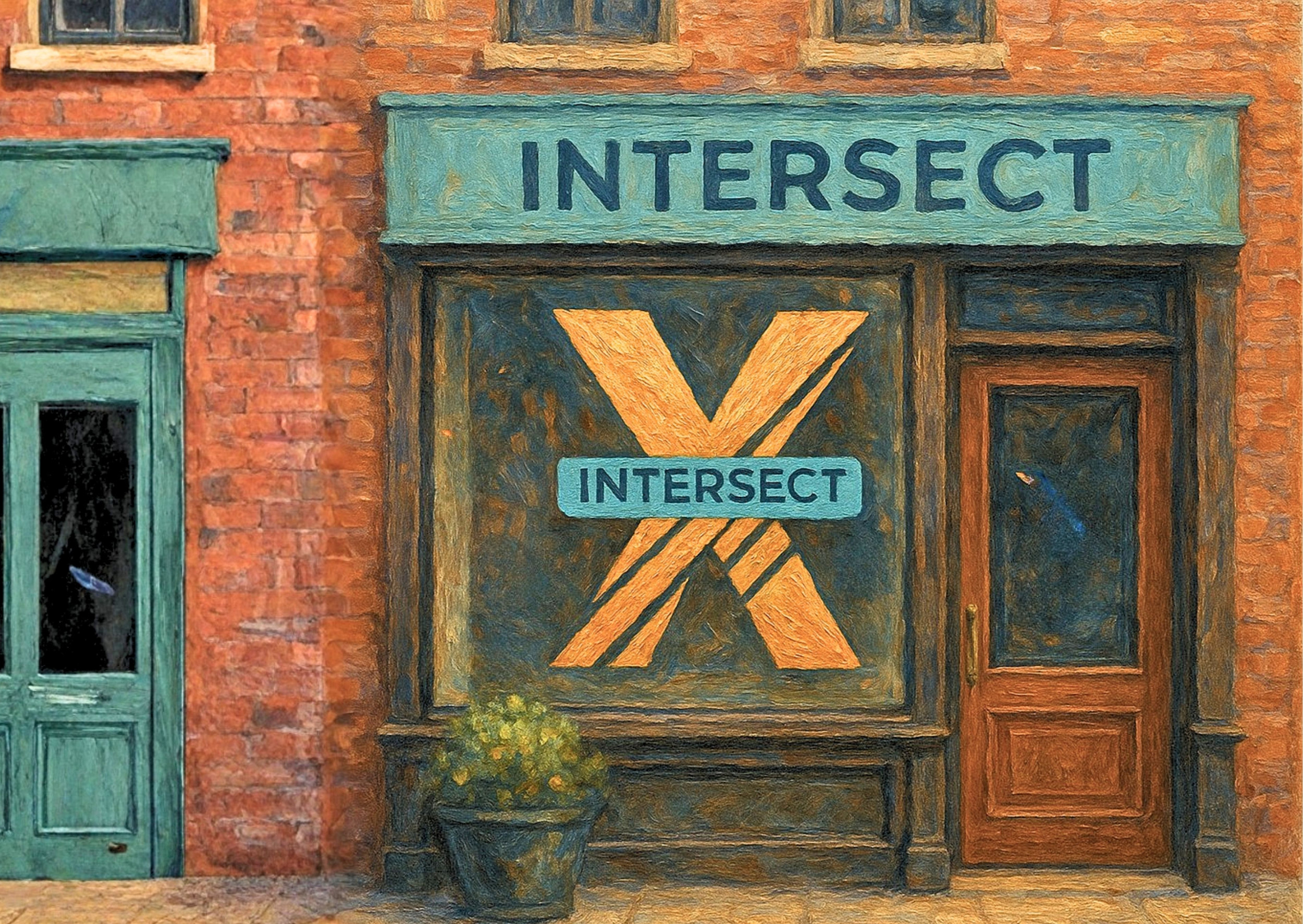 Intersect Business in Pontiac, MI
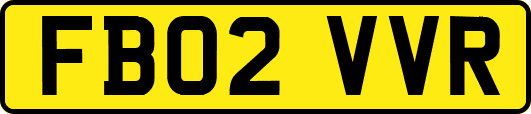 FB02VVR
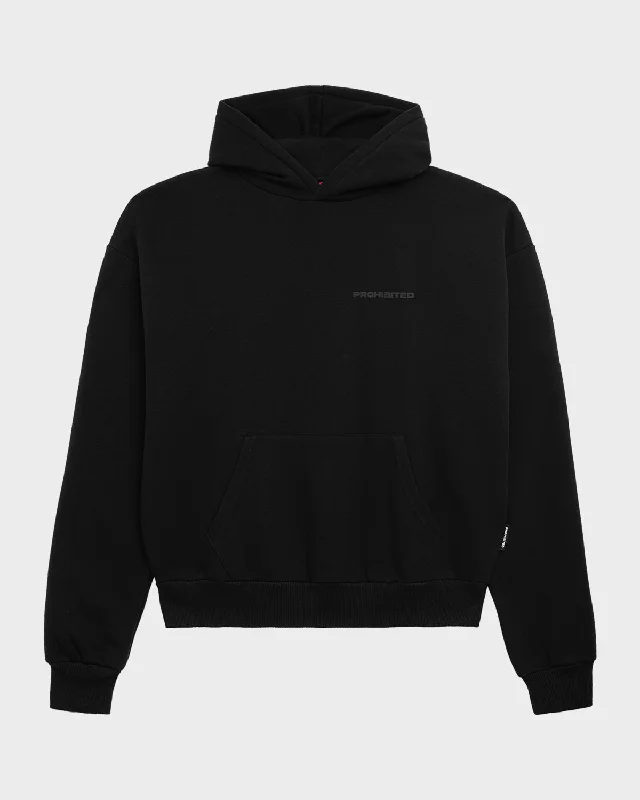 Special Savings 10119 Hoodie Black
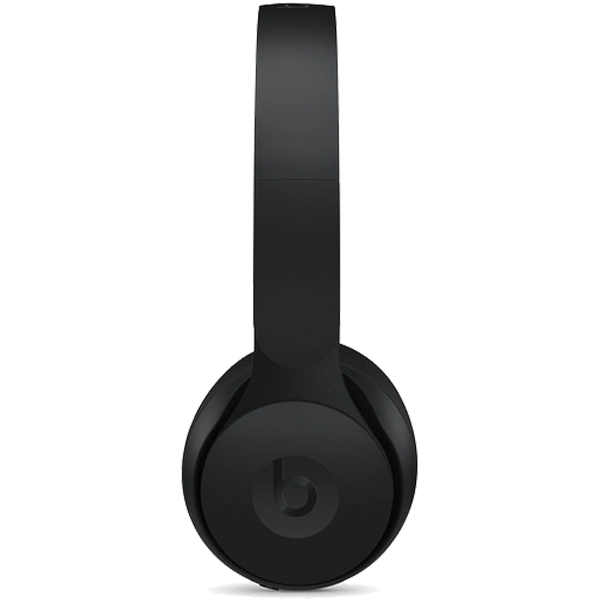 Refurbished Beats by Dr.Dre | Solo Pro | Wireless Headphones | Noise Canceling | Black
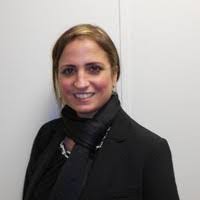 Maria Saia's Instagram, Twitter & Facebook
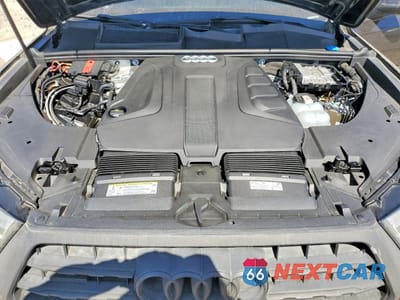 Zdjęcie 12 z 14 samochodu: 2019 AUDI Q7 PREMIUM PLUS VIN:WA1LHAF71KD023874 - miniatura
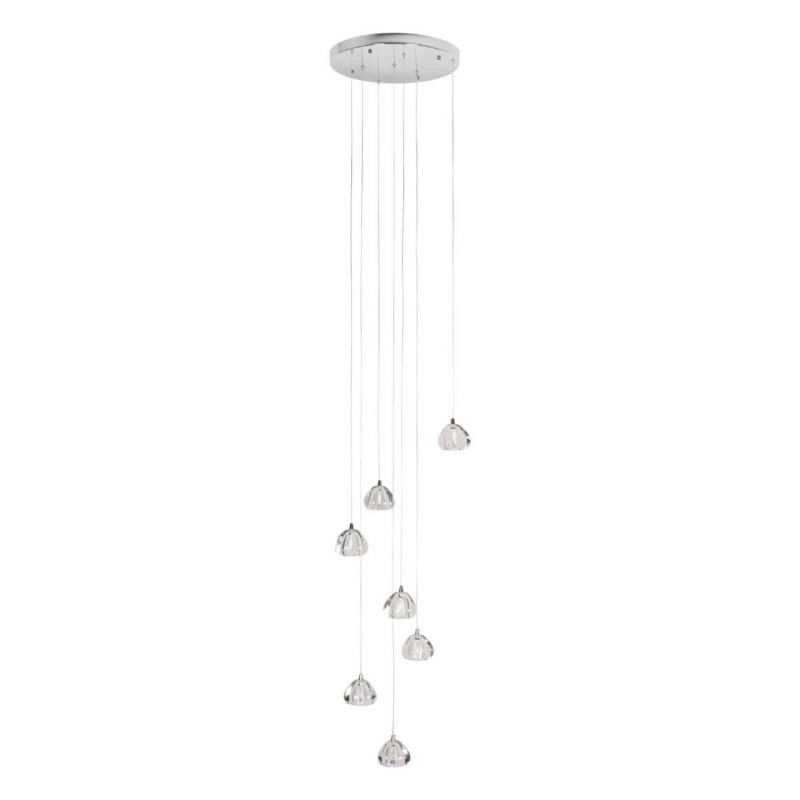 Подвесной светильник LOFT IT Rain 10151/7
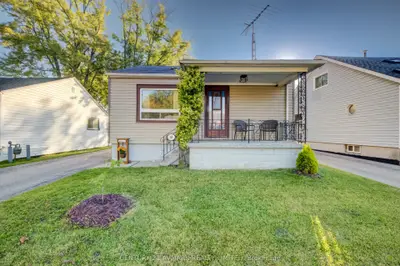 48 Dunkirk Road, Welland, On L3b 2n6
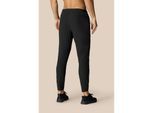 Castore Tech Trainingshose Nylon Herren Schwarze Jogginghose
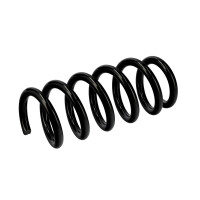 Suspension Spring Set Front Axle Coil Spring Ø 14.8 mm EIBACH for BMW 5 Series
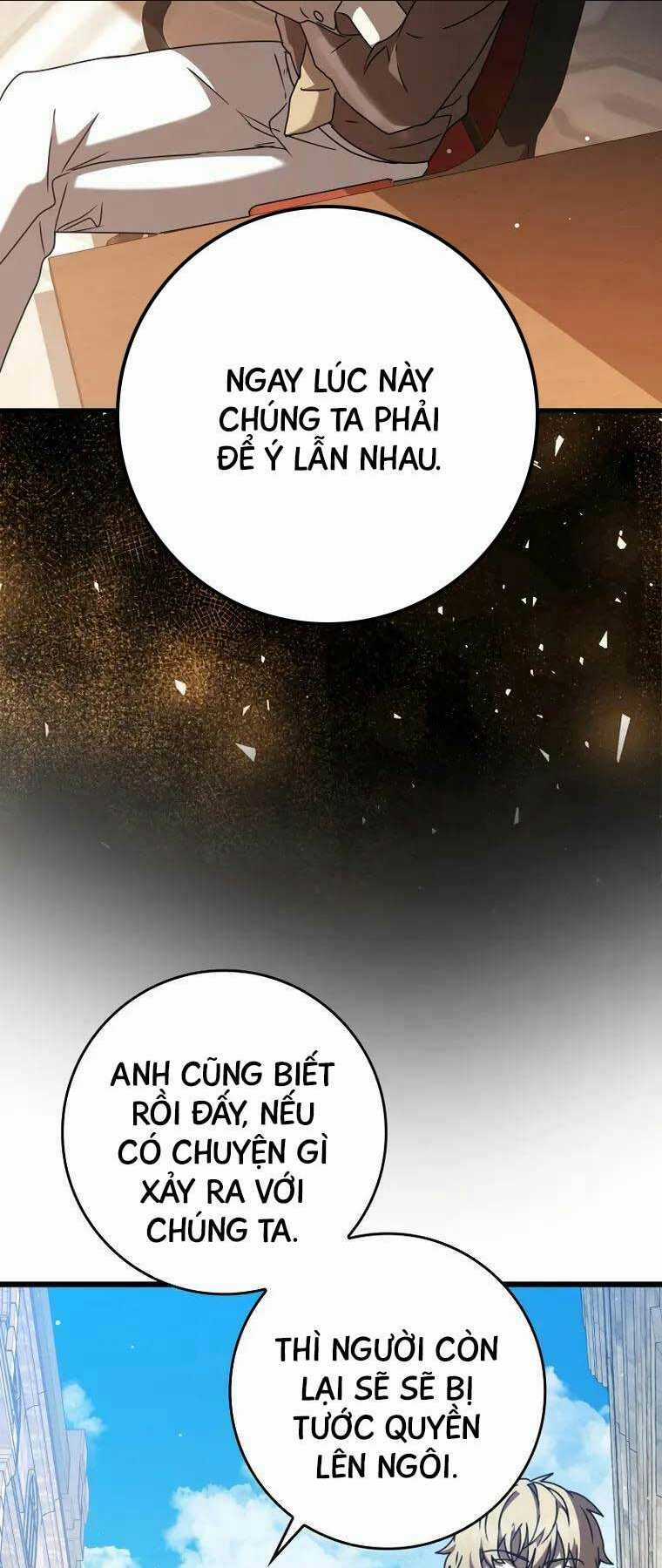 Học Viện Của Con Trai Quỷ Vương Chapter 44 trang 2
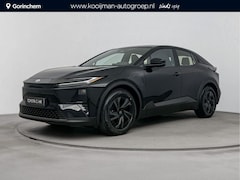 Toyota C-HR - C-HR+ Dynamic Limited Edition 57.7 kWh Nu €3.000, - voordeel Nu tijdelijk extra scherp gep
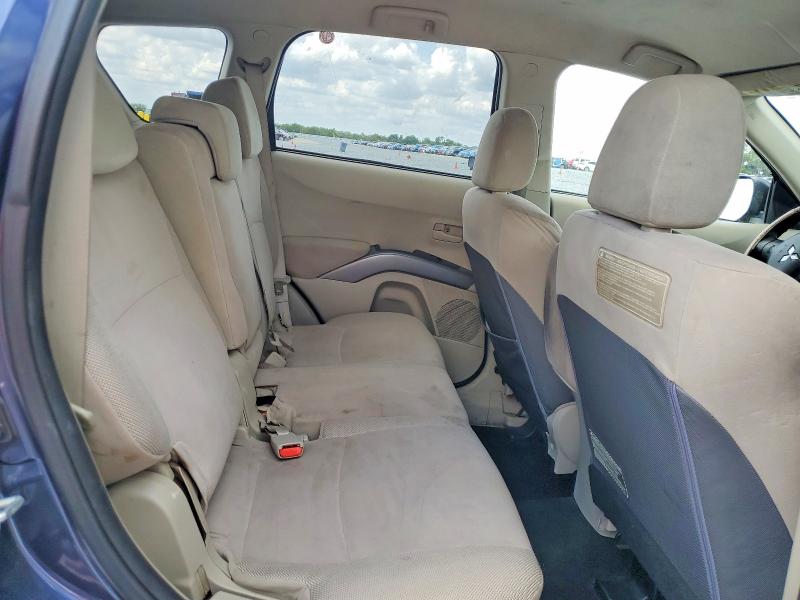 Продаж на аукціоні авто 2007 Mitsubishi Outlander, vin: JA4MS31X67Z011819, номер лоту: 47509246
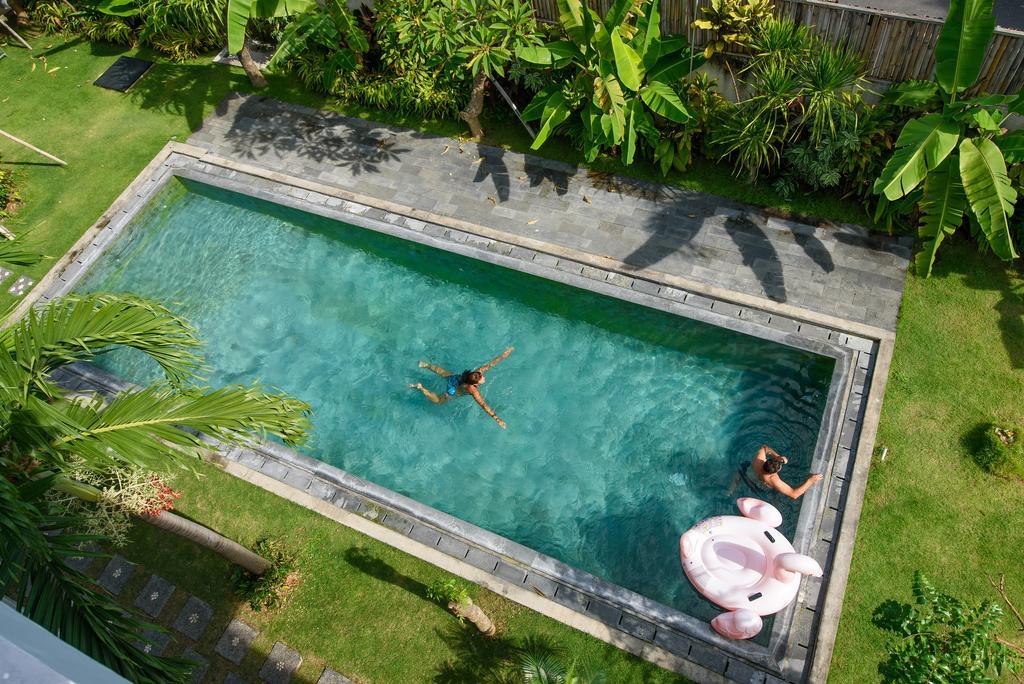 Guest house Asung 2*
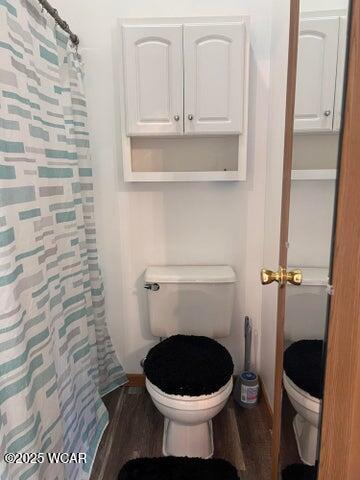 224 Oakcrest Court, Russells Point, Ohio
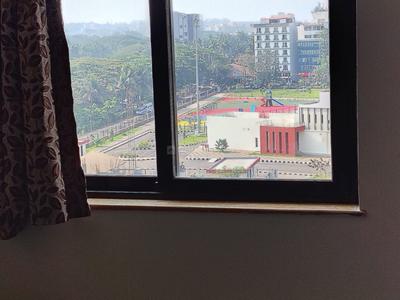 Bedroom Image of 1185 Sq.ft 2 BHK Apartment / Flat for rent in Edcon Rio Grande, Panjim Goa for Rs. 65000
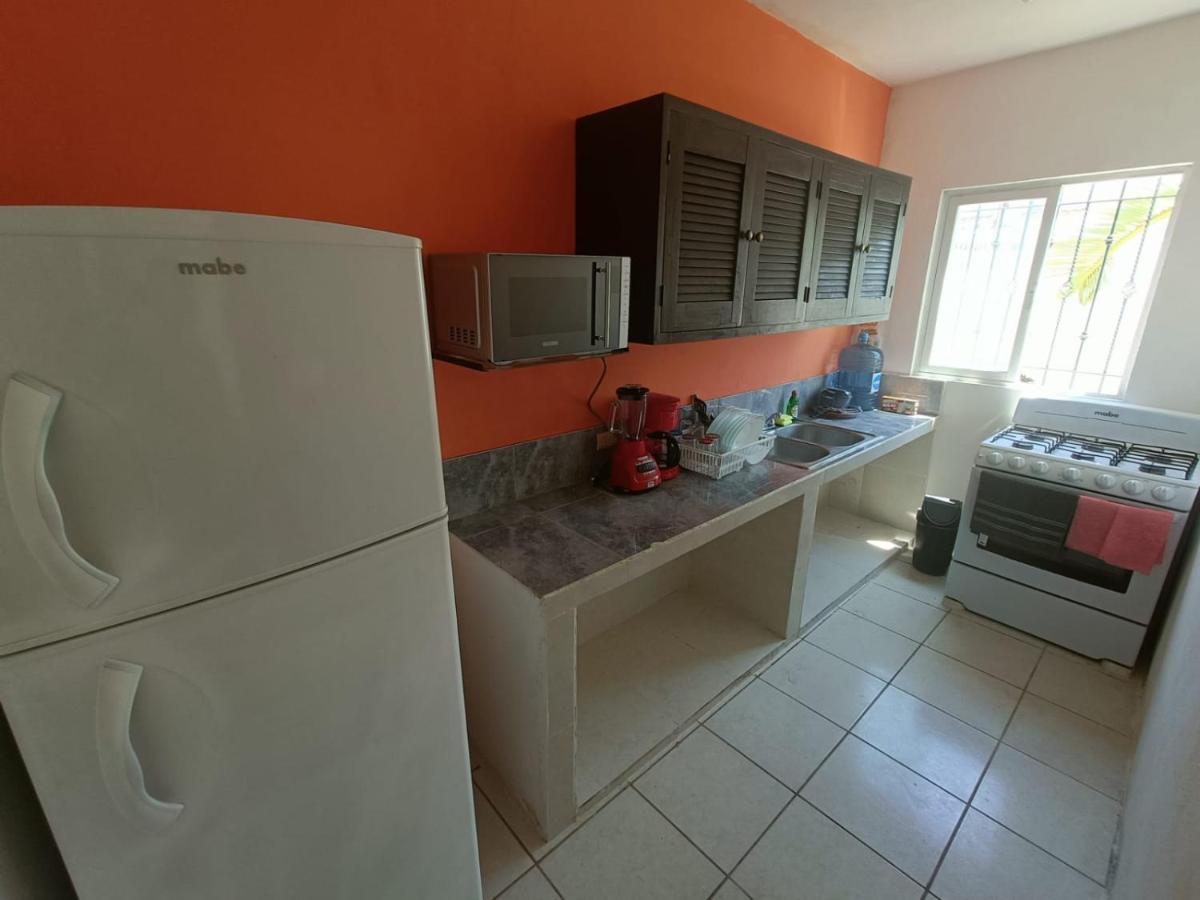 Casa Valladolid Cancún Kültér fotó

▬▬▬

Copy out every caption line of the material above word for word, leaving out the pictures.

Task output:
 Intersect Business in Pontiac, MI
 FB02VVR
 Special Savings 10119 Hoodie Black
 Refurbished Beats by Dr.Dre | Solo Pro | Wireless Headphones | Noise Canceling | Black
 Maria Saia's Instagram, Twitter & Facebook
 Zdjęcie 12 z 14 samochodu: 2019 AUDI Q7 PREMIUM PLUS VIN:WA1LHAF71KD023874 - miniatura
 Подвесной светильник LOFT IT Rain 10151/7
 48 Dunkirk Road, Welland, On L3b 2n6
 Castore Tech Trainingshose Nylon Herren Schwarze Jogginghose
 Suspension Spring Set Front Axle Coil Spring Ø 14.8 mm EIBACH for BMW 5 Series
 Học Viện Của Con Trai Quỷ Vương Chapter 44 trang 2
 Toyota C-HR - C-HR+ Dynamic Limited Edition 57.7 kWh Nu €3.000, - voordeel Nu tijdelijk extra scherp gep
 Продаж на аукціоні авто 2007 Mitsubishi Outlander, vin: JA4MS31X67Z011819, номер лоту: 47509246
 Guest house Asung 2*
 224 Oakcrest Court, Russells Point, Ohio
 Bedroom Image of 1185 Sq.ft 2 BHK Apartment / Flat for rent in Edcon Rio Grande, Panjim Goa for Rs. 65000
 Casa Valladolid Cancún Kültér fotó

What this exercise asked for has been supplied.